RECORDED INFORMATION -
#####
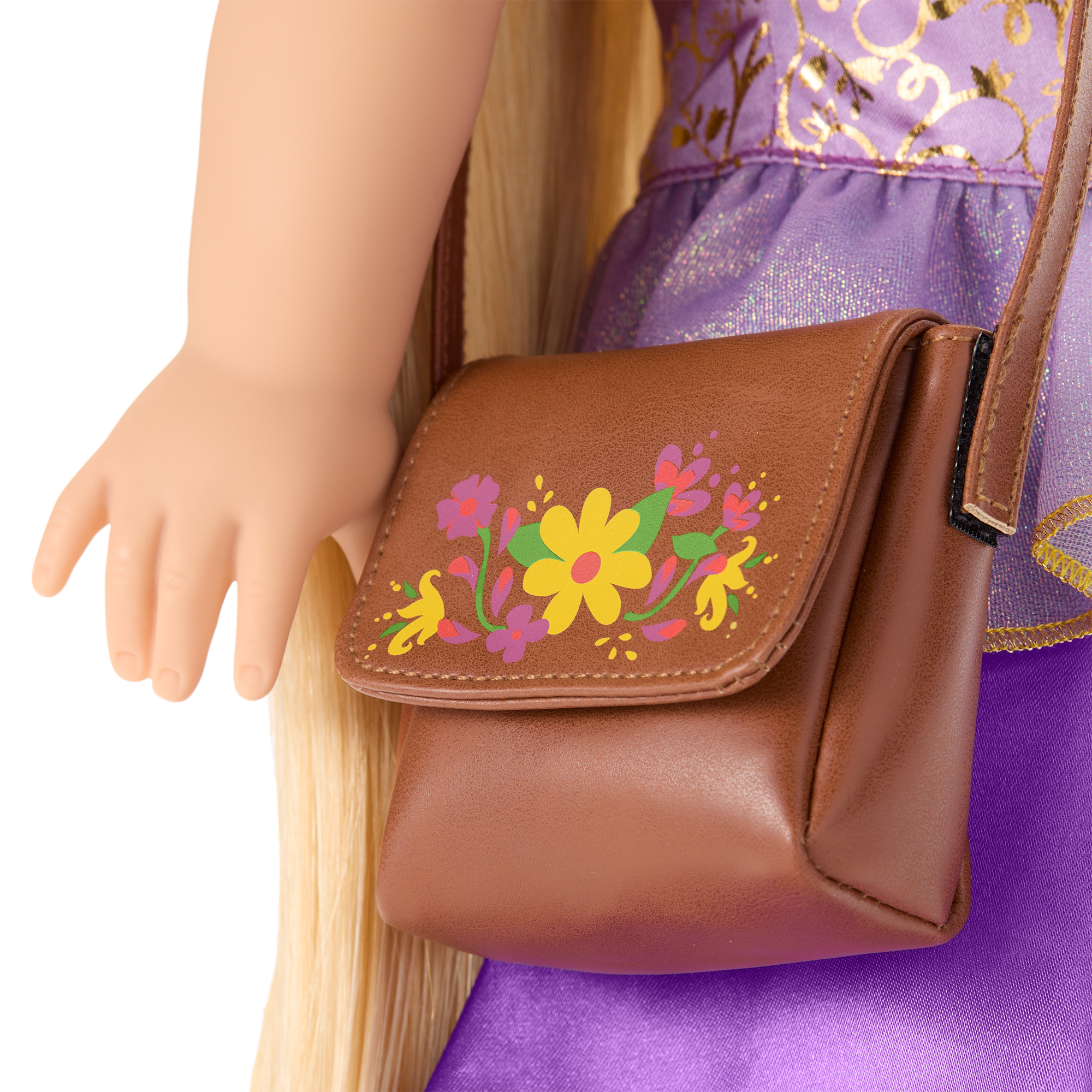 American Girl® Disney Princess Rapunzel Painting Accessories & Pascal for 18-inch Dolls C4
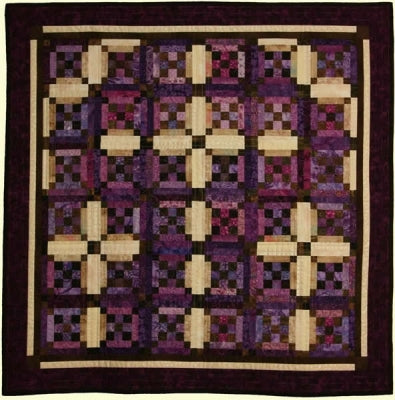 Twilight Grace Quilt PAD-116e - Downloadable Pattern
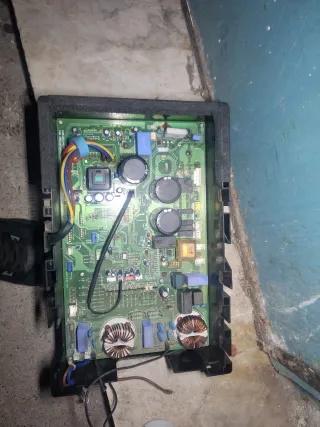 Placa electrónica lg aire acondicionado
#####
Would you retype all the lines shown above, exactly as written and without any picture?

 American Girl® Disney Princess Rapunzel Painting Accessories & Pascal for 18-inch Dolls C4
 Twilight Grace Quilt PAD-116e - Downloadable Pattern
 Placa electrónica lg aire acondicionado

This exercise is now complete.